The problem, if I have to be that guy, is that the first movie defied all expectations and turned the genre on its head. By redoing the same film pumped full of HGH (MGH?), Deadpool 2 is in very real danger of becoming the movies it parodies - and we’re all sick of superhero movies, right? It can’t just be me.
The plot is standard-fare. Deadpool faces tragedy by way of a cream cheese spreader and becomes an even more depressed and manic anti-hero, before attempting to find redemption by saving one spicy heavyset bro from a life of scaffolding. Robo-nator drops by from the future and there’s a burgeoning romance with a steely comrade. Got it? Good.
The action is slick, sharp and stabby, with gratuitous amounts of limb breaking and blood spurting. I expect nothing less from the man who killed John Wick’s dog. The supporting cast are also a (X) force to be reckoned with.

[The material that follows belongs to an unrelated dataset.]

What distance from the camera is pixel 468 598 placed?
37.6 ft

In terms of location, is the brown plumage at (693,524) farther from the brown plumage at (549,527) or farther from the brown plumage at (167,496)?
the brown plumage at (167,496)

“Let me ask you something. How fast do you think you could jack off every guy in this room? 'Cause I know how long it would take me. And I can prove it.”
There’s a perfect splash of TJ Miller playing Erlich Bachman playing TJ Miller, who runs the risk of dominating any scene he’s in, and Karan Soni’s hilariously over-eager Dopinder, whose superpowers include taxi-driving and curry. Atlanta’s brilliant Zeezy Beeks is a surprise hit as Domino, and adds a sorely needed strong female presence to the sausage factory that is this film.
Josh Brolin is apparently doing a Tour De Marvel Villain, and is a solid Cable - he’s got that thousand yard glare down. Plus, the costume is aces. However, after the brilliant comic run I was expecting a little more by way of grizzled camaraderie and 90’s one liners.
He’s also tiny, which is funny as f*ck. Like, Tom Cruise size. Poor bastard.
There’s plenty for you unwashed comic nerds too, including no less than 2 alternate costume Deadpools, a cereal bowlful of stabs at Hugh Jackman and a surprise villain, bitch. As expected, there’s a bunch of brilliant cameos that I’m not going to spoil, but make sure you catch them before they vanish.
True to form, Deadpool spends just the right amount of time interacting with the audience, which is kind of like sharing a beer and a cigarette with Wade Wilson on the couch watching himself through the 4th wall he keeps tearing down. Confused? Trust me, it works.
I will say that referencing the fact that a scene has lazy writing does not make the writing less lazy, in the same vein that designing Jar Jar Binks to be annoying makes him no less annoying. There is a sense that the movie is sometimes just trying a little too hard, self-referencing every inadequacy along the way. The pacing is also a bit all over the place, kind of like this paragraph, and I’m sure they left a lot on the cutting room floor.
Oh man, and the ending was so close to brilliance, too. So close. It’s good, though.
Basically, If you liked the first, you’ll like the second. And if you didn’t like the first, frankly I don’t trust you. Get the hell out of my blog.
I give Deadpool 2:
8 baby legs out of 10.
PS: This goes without saying, but make sure you catch the post credit scenes because they’re the best I’ve ever seen. There’s five of ‘em, and I guarantee they’ll make you spit out your $8 watered-down Coke.